とはいえ、すでに方向性が定まりつつ合った乃木坂46にとって、これは白石という多方面で影響力を持ったアイドルがセンターに立つことによって生まれた世界観にほかならない。もちろん生駒の功績は評価されるべきではあるが、乃木坂46が世間一般に広く知られるきっかけとなったのは紛れもなく白石の存在があったからだろう。

 乃木坂46にとって欠かせない存在となっていった白石だが、第1回(/articles/-/83093)でも指摘したようにグループを代表する存在として語られながらも、6thシングル『ガールズルール』でセンターを務めてからは約2年後の『今、話したい誰かがいる』に至るまで、センターポジションからは遠ざかる状況が続いていた。

 そして単独のセンターとしては2018年リリースの『シンクロニシティ』までなかったわけだが、白石麻衣のセンター起用は『ガールズルール『シンクロニシティ』と常に同期の生駒里奈から引き継いでのものだった。

 というのも『シンクロニシティ』では生駒のラストシングルということで秋元康からセンターの打診を受けていたが、生駒は断っている。そこで抜擢されたのが白石だ。生駒のラストシングルを同期で、草創期のグループの人気の中心にあった白石が選ばれたのは必然だろう。

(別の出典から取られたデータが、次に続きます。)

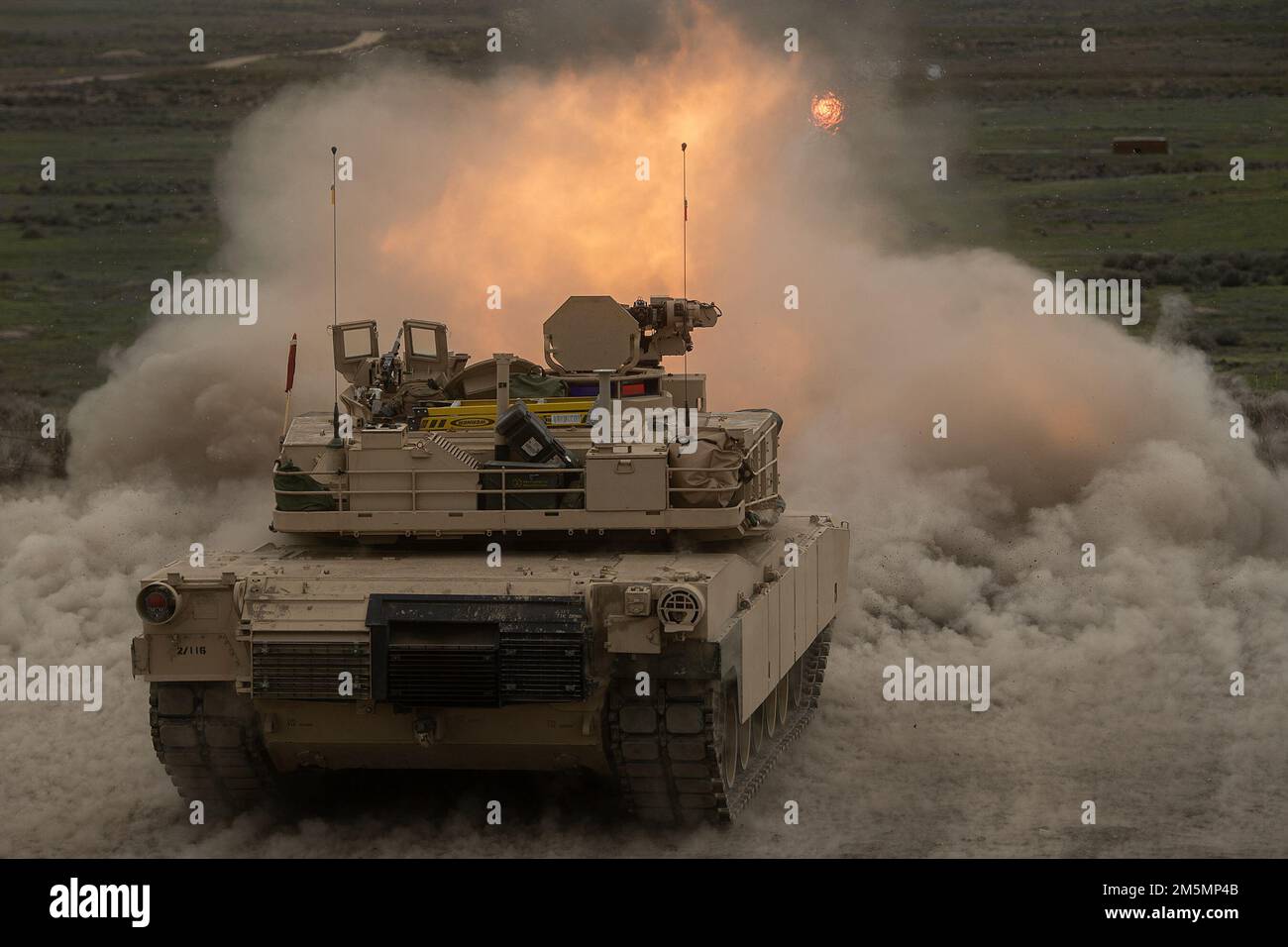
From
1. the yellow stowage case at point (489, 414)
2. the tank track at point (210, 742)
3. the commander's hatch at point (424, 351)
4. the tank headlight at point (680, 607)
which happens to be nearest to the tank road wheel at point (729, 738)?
the tank headlight at point (680, 607)

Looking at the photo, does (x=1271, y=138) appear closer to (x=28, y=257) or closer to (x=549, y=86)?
(x=28, y=257)

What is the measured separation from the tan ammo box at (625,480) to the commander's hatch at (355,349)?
3.38 meters

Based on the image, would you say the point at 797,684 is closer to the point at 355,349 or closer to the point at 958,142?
the point at 355,349

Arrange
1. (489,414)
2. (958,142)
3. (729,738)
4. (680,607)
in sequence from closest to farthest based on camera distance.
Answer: (680,607)
(729,738)
(489,414)
(958,142)

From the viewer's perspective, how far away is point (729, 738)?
71.8ft

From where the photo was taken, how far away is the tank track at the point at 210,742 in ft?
68.7

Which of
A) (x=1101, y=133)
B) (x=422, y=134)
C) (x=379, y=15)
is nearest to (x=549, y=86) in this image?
(x=422, y=134)

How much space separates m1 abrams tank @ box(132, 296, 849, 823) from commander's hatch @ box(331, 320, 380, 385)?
1.21 feet

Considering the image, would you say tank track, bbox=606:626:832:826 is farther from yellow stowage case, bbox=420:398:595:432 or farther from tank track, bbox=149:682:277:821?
yellow stowage case, bbox=420:398:595:432

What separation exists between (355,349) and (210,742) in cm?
514

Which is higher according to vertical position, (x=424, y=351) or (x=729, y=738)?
(x=424, y=351)

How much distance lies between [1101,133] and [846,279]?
1637 inches

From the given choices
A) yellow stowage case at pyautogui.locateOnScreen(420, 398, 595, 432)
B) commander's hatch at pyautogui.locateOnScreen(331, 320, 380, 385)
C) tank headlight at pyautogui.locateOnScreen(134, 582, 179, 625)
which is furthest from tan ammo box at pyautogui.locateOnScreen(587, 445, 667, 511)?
tank headlight at pyautogui.locateOnScreen(134, 582, 179, 625)

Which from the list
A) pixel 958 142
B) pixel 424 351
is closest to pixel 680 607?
pixel 424 351
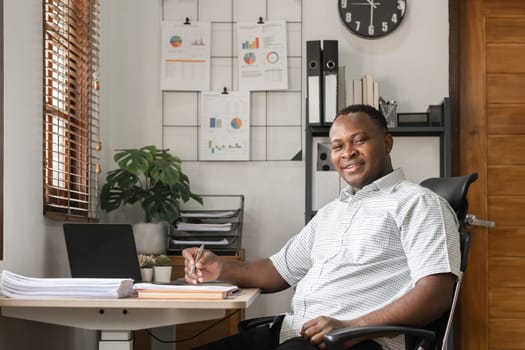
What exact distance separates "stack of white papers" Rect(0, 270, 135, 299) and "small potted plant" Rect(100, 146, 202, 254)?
1.15m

 このように白石は乃木坂46が変革を求められた際に、まるでピンチヒッターのようにセンターに立つことが多かったように思う。それは白石がこれまで積み上げてきた実績と信頼の賜物でしかない。

 テレビでもライブでも白石がセンターに立ったときの安定感は際立っていた。どんな時でも妥協せず最高のパフォーマンスを見せてくれた白石はアイドルのお手本のような人だ。